[Quoted passage]

>> begin

# Favourite thing about your Poo



## Woo (Oct 5, 2011)

Hi all, 

Thought I would start a thread asking what everyones favourite thing about their poo(s) is. I know it will be hard to pick just 1 thing 

My favourite thing that Noodle does

I have taught Noodle from day 1 that she is not allowed to beg for food when we are eating. She picked this up really quick and never begs for food. But she dosen't like to feel left out of anything so what she does when we sit down at the table to eat is she goes and gets one of her bones, brings it near to where we are eating and lays chewing her bone while we eat, stops as soon as we finish


----------



## Chumphreys (Oct 1, 2011)

Everything ) probably my favourite thing is her cuddles,especially when we come through the door and when we wake up in the morning 
XClare


----------



## Janev1000 (Oct 4, 2011)

Yes, it's got to be the amazing greetings I get when I come down in the mornings or home!. The cuddles come a close second! x


----------



## lady amanda (Nov 26, 2010)

Cuddles for me too!!! I love how lady will just come up, sit on my lap and wait for a hug or a cuddle. when she lies down and rests her head on my leg is a real heart string puller too


----------



## femmedufromage (Oct 20, 2012)

It has got to be cuddles and just his company. I would not be without him - sleeping next to me whilst I am typing!


----------



## Tressa (Aug 31, 2010)

Loads of things. Definitely the greetings and cuddles, too. The way he lies on his back and holds his ball in the air with his front paws...


----------



## tessybear (May 1, 2011)

The way they are at my side all the time and follow me all around the house.

>> end

[Record list]
>> begin

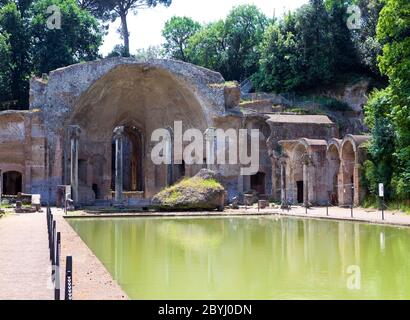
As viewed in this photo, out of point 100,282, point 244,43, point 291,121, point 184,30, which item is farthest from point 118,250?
point 184,30

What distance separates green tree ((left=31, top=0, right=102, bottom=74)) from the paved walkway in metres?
36.7

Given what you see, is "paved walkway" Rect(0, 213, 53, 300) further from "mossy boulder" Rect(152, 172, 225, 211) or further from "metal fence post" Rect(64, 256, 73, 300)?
"mossy boulder" Rect(152, 172, 225, 211)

>> end

[Exercise task] In the forum thread, what does Noodle do when the family sits down at the table to eat? The entries are separate material and are unrelated to the forum thread.

[Answer to this exercise] She fetches one of her bones, lies near where they are eating and chews it while they eat, stopping as soon as they finish.